Coerce the abnormal network behavior in incubation period, for before virus or the outburst of deliberate threat software or preclinical network behavior without
Method correctly identifies.
Summary of the invention
The technical problem to be solved in the present invention is to provide a kind of methods of unusual checking based on clustering algorithm, can
The deficiencies in the prior art are solved, virus or the outburst of deliberate threat software can be identified preceding or preclinical network behavior
Come, carries out in due course early warning.
In order to solve the above technical problems, the technical solution used in the present invention is as follows.

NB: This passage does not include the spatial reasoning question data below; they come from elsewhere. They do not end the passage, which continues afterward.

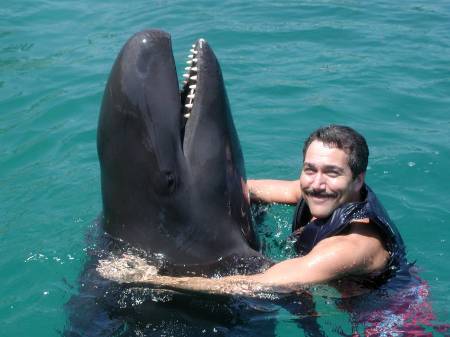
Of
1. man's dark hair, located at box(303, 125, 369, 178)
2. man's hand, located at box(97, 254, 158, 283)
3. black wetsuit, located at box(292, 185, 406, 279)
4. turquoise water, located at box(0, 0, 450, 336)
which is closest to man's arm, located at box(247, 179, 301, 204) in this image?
turquoise water, located at box(0, 0, 450, 336)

A method of the unusual checking based on clustering algorithm, comprising the following steps:
A, frequency is established based on the collected connection for equipment, averagely the connection duration, flow bandwidth sample information, shape
At integrated information sample;Classify to the integrated information sample sampled point of equipment, forms the behavior of each equipment
Model;
B, using the behavior model of above equipment, unusual checking is carried out for new sampled point.
Preferably, network flow is acquired using the probe device disposed in network, in study stage, period in step A
Property frequency established to the connection of every equipment in network sample, form each equipment connection and establish frequency sampling sample
This, as shown in the table,
Wherein, FM,NIndicate that n-th of sampled point in frequency sampling sample is established in the connection of equipment m.
Preferably, network flow is acquired using the probe device disposed in network, in the study stage, to net in step A
The connection duration of every equipment in network is sampled.Through sampling after a period of time, forms each equipment connection and continue
Time sampling sample, as shown in the table,
Wherein, TM,NIndicate n-th of sampled point in the average connection duration sample of equipment m.
Preferably, network flow is acquired using the probe device disposed in network, in study stage, period in step A
Property the flow bandwidth of every equipment in network is sampled.Through sampling after a period of time, each equipment connection is formed
Duration sample, as shown in the table,
Wherein, BM,NIndicate n-th of sampled point in the average connection duration sample of equipment m.
Preferably, frequency is established in the collected connection for equipment in step A, averagely the connection duration, flow
Bandwidth sample information is measured, integrated information sample is formed, as shown in the table,
Wherein, SM,NIndicate n-th of sampled point in the average connection duration sample of equipment m, and Sm,n={Fm,n,
Tm,n,Bm,n}。
Preferably, classification is carried out to the integrated information sample sampled point of equipment and is included the following steps in step A,
K point is randomly choosed as initial center of mass point, when the cluster allocation result of any one point changes, to data set
Each of data point it is nearest that data point is assigned to distance to each centroid calculation mass center at a distance from data point
Cluster calculates the mean value of all the points in cluster to each cluster, and using mean value as mass center.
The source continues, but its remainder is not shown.